Peña is a group of people with a shared interest, gathering where culture is celebrated through music, dance, and traditional food in a festive atmosphere. Tinkuy is a Runa Simi (Quechua) word for encounter with its etymology coming from the complementarity of different or opposing parts. Intikuren, a platform for intercultural dialogues between tables and cultures, proposes a moment to celebrate exchanges and alliances in Abya Yala. Their first performative food offering for Rising from the Ashes gestures towards Afro-Andean culture in Peru, in which the stratification and marginalization imposed by colonization did not stop the formation of a culture that allowed different traditions to exist inseparably inside each other, with the original manifestations remaining despite the merging.

Intikuren’s food offering for Rising from the Ashes is rich in symbolism: manchapecho, a festive dish bold in layers of flavour and texture that is the serving of carapulcra, and centuries old stew recipe made on hot stones that is today prepared with dehydrated potatoes, and sopa seca, the Afro-Peruvian appropriation of Italian noodles prepared with local spices.

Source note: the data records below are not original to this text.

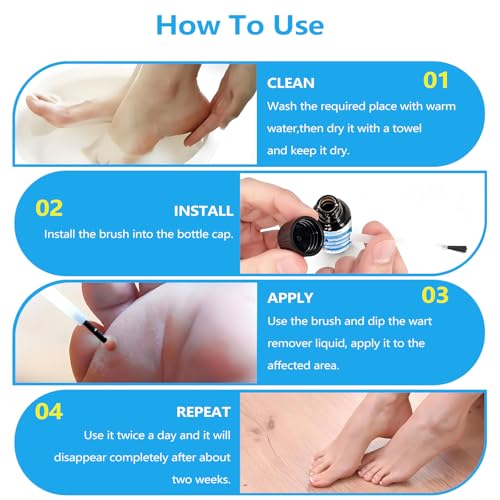 How To Use

CLEAN 01
Wash the required place with warm water,then dry it with a towel and keep it dry.

02 INSTALL
Install the brush into the bottle cap.

APPLY 03
Use the brush and dip the wart remover liquid, apply it to the affected area.

04 REPEAT
Use it twice a day and it will disappear completely after about two weeks.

Chicha morada, a sweet purple corn infusion made with fresh and dry spices, served chilled with a citrus quench. A creamy dessert made of the Andean fruit lúcuma. Accompanying stories and a sonic atmosphere of Afro-Peruvian and Andean songs evoking resistance, community, identity, and celebration, highlight the importance of places like the neighbourhood of El Carmen in Chincha, where significant cultural encounters occur, one of them been between renowned musicians and artists such as Máximo Damián Huamaní and Amador Ballumbrosio.